= David Katzenstein =

American virologist and AIDS researcher (1952–2021)

David Katzenstein (January 3, 1952 – January 25, 2021) was an American virologist and prominent AIDS researcher. He was professor emeritus of infectious diseases and global health at Stanford University.

== Early life and education ==
Katzenstein was born in Hartford, Connecticut. His father, Henry Katzenstein was a physicist, and his mother, Constance Allenberg Katzenstein, was a clinical psychologist. He attended the University of California, San Diego where he earned a BA in biology in 1973. He was an intern in internal medicine at the University of New Mexico, working with the indigenous tribes found there. He also received his MD from UCSD in 1977.

== Teaching ==
After completing his residency in San Diego in 1980, he taught at the University of California, Davis, and until 1986 at the University of Minnesota.

== Research ==
He developed a relationship with the medical microbiology department at the University of Zimbabwe's medical school while he was at the University of California. As a result of this relationship he became "one of the first U.S.-based H.I.V. researchers to commit to working in this region of the world." Katzenstein worked as a senior research fellow at the Food and Drug Administration's Center for Biologics Evaluation and Research from 1987 until 1989, where he worked under Anthony Fauci. At that time he became a faculty member at Stanford University as a clinical assistant professor of infectious diseases. He became the associate medical director of the AIDS Clinical Trial Unit at Stanford, which conducted clinical trials and research on antiretroviral drugs which helped people with HIV live longer.

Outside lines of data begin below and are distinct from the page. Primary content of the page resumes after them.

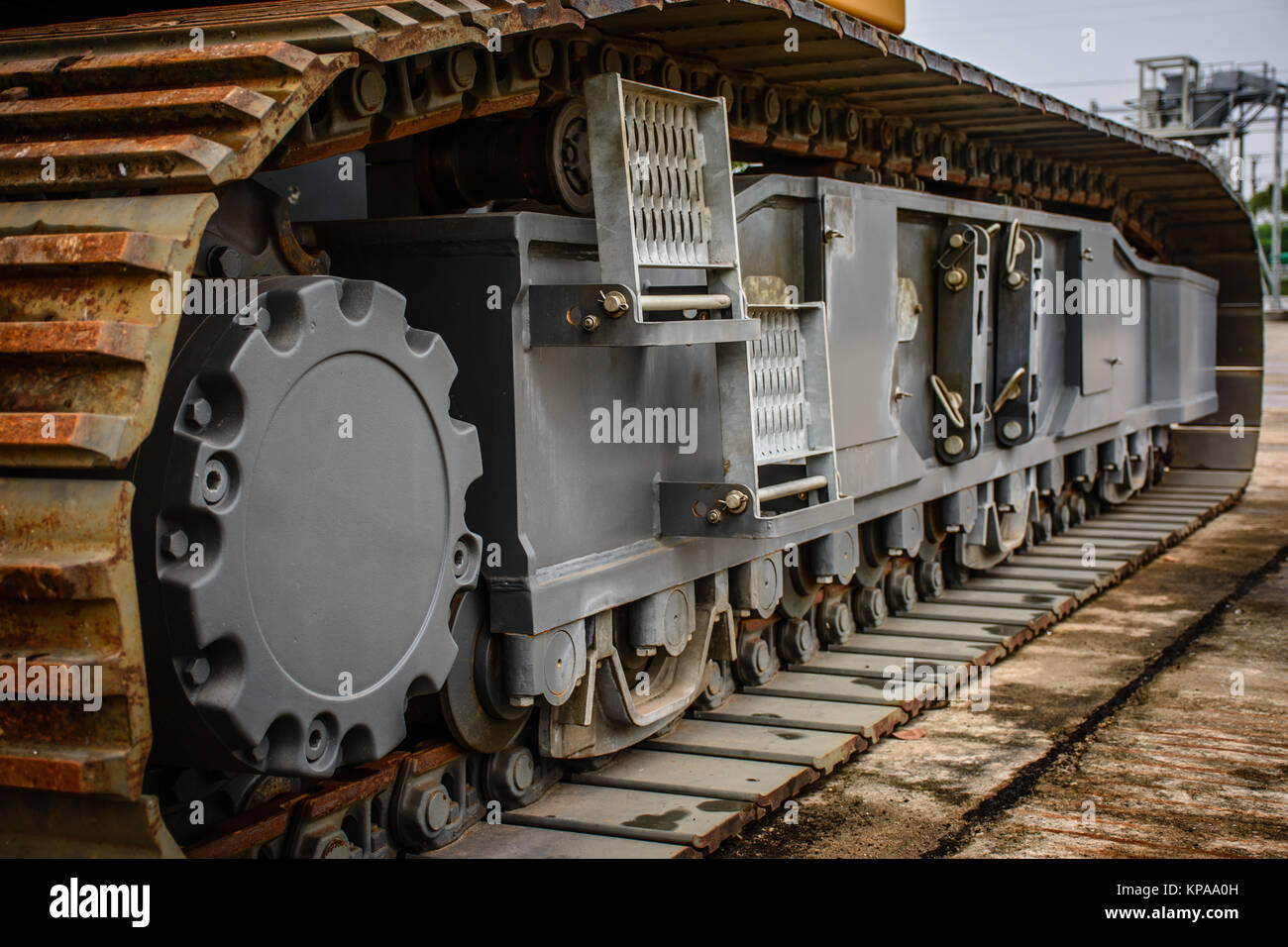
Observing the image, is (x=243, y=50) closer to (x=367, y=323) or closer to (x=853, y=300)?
(x=367, y=323)

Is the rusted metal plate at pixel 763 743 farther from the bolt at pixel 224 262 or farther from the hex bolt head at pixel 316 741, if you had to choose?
the bolt at pixel 224 262

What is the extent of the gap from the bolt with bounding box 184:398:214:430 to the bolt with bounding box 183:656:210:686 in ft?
1.53

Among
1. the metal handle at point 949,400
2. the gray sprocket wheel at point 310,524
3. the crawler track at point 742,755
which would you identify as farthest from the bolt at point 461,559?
the metal handle at point 949,400

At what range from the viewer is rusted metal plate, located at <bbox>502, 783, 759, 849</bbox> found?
4.27 meters

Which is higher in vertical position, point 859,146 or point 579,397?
point 859,146

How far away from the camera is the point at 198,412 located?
3092 millimetres

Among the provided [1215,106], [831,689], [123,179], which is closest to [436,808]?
[123,179]

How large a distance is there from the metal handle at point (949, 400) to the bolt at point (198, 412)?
4718mm

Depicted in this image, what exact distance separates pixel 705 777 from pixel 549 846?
2.59 feet

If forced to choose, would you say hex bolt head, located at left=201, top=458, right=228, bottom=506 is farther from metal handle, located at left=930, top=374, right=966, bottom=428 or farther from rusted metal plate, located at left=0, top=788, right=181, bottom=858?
metal handle, located at left=930, top=374, right=966, bottom=428

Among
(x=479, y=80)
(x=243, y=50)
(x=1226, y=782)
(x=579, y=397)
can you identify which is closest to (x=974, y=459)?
(x=1226, y=782)

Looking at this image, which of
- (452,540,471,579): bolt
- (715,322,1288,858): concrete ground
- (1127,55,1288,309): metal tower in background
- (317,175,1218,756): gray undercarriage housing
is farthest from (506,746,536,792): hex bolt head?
(1127,55,1288,309): metal tower in background

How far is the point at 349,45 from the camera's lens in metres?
3.16

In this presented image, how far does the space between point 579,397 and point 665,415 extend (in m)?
0.55
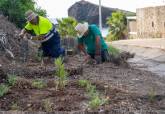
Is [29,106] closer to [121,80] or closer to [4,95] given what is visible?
[4,95]

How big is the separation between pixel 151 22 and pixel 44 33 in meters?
23.3

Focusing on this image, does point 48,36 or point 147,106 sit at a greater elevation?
point 48,36

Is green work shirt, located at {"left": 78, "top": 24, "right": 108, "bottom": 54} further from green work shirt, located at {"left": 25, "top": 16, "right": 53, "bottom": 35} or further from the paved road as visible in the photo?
the paved road

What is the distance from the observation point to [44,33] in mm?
12516

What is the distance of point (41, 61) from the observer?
12164 millimetres

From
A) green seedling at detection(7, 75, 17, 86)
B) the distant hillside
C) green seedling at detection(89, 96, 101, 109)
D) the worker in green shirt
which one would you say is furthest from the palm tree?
green seedling at detection(89, 96, 101, 109)

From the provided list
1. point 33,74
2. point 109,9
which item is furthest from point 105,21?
point 33,74

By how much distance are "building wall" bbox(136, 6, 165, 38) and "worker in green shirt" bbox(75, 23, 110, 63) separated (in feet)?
67.3

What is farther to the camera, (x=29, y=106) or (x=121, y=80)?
(x=121, y=80)

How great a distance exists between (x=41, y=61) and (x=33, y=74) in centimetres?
253

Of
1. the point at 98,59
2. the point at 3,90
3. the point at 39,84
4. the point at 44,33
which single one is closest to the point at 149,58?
the point at 98,59

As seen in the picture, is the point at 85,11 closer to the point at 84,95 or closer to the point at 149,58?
the point at 149,58

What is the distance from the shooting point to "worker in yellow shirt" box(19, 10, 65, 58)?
12.3m

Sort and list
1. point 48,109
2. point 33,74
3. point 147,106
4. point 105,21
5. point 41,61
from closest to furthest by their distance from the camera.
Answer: point 48,109, point 147,106, point 33,74, point 41,61, point 105,21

== Director of the Biomedical Research and Training Institute ==
He joined the Biomedical Research and Training Institute in Harare in 2016, after retiring from his position at Stanford and became its director. There he trained clinical researchers, and brought modern monitoring and diagnostic systems to community health centers. He also published research papers.

== Memberships ==
He served on the editorial board of Current HIV Research. He was a member of the American Society for Microbiology, the Infectious Disease Society of America, the Society for General Microbiology, the International AIDS Society, the American Federation for Clinical Research and the Southern Africa Treat Research Network.

==Personal life==
In 2009, Katzenstein was in a hiking accident in Big Sur, California. He fell 90 feet into a ravine sustaining a compound leg fracture needing 17 separate surgeries. The bone became infected, and he never fully recovered, at first using a wheelchair but eventually using a cane. Katzenstein was married to Sharon Mayes, who died in 2007.

== Death ==
Katzenstein died in Harare, Zimbabwe, of COVID-19 during the COVID-19 pandemic in Zimbabwe, at the age of 69, 22 days after his birthday. He was survived by a brother and two sisters; a step-daughter, and her sons.